### Text passage
▬▬▬▬▬▬
Bill Hayton is a journalist at BBC World News TV and the author of three books on Asia. His most recent, The Invention of China, published through Yale University Press, is a compelling account, Hayton shows how China’s present-day geopolitical problems—such as the fates of Hong Kong, Taiwan, Tibet, Xinjiang, and the South China Sea—were born in the struggle to create a modern nation-state.
Eyck Freymann is a doctoral candidate in China Studies at Balliol College, Oxford. His new book, One Belt One Road: Chinese Power Meets the World, argues that Xi Jinping’s legacy project is as much about politics and ideology as infrastructure and loans. Belt and Road propaganda for domestic audiences harken back to ancient model of regional order in which foreign emissaries supposedly performed their submission to the Chinese emperor in return for political patronage. Freymann also finds that the Belt and Road project is attracting more willing partners than Western media reports suggest.
▬▬▬▬▬▬
### Supplied data
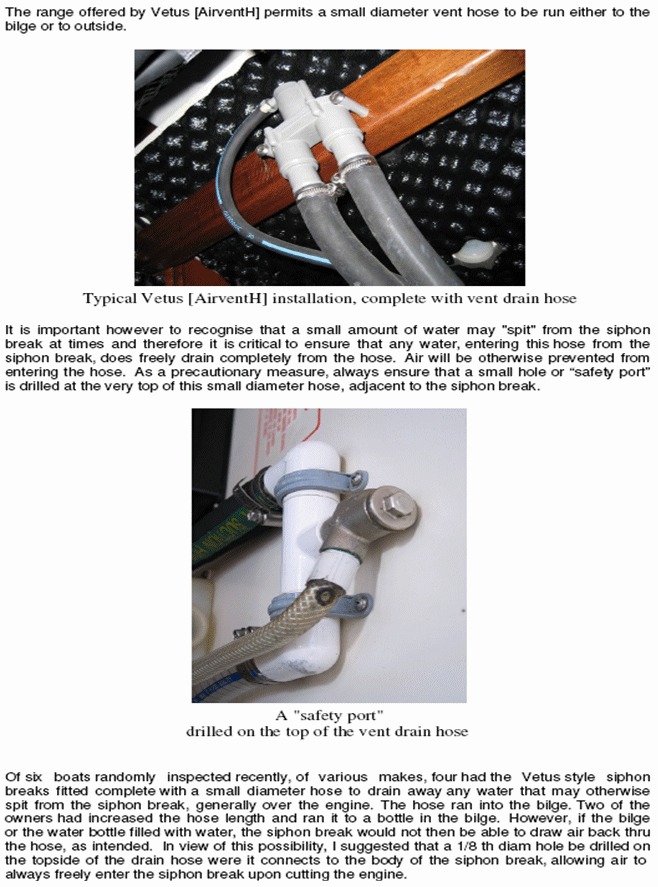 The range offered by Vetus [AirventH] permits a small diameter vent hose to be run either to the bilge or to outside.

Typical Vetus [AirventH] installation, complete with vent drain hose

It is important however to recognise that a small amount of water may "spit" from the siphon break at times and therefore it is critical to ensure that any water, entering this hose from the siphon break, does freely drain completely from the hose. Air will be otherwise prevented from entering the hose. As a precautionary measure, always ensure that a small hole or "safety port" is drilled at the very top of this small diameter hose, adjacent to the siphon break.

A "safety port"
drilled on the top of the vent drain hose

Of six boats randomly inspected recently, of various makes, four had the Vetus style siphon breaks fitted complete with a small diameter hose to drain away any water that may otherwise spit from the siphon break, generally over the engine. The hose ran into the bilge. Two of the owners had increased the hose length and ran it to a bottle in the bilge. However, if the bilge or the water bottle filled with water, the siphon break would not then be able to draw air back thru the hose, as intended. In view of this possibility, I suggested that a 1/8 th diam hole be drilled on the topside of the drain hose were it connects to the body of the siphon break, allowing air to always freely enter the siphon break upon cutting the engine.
▬▬▬▬▬▬
### Exercise prompt
Transcribe the part of the author profiles that opens with the words containing "Eyck Freymann is" and closes with "media reports suggest.".

### Your response
Eyck Freymann is a doctoral candidate in China Studies at Balliol College, Oxford. His new book, One Belt One Road: Chinese Power Meets the World, argues that Xi Jinping’s legacy project is as much about politics and ideology as infrastructure and loans. Belt and Road propaganda for domestic audiences harken back to ancient model of regional order in which foreign emissaries supposedly performed their submission to the Chinese emperor in return for political patronage. Freymann also finds that the Belt and Road project is attracting more willing partners than Western media reports suggest.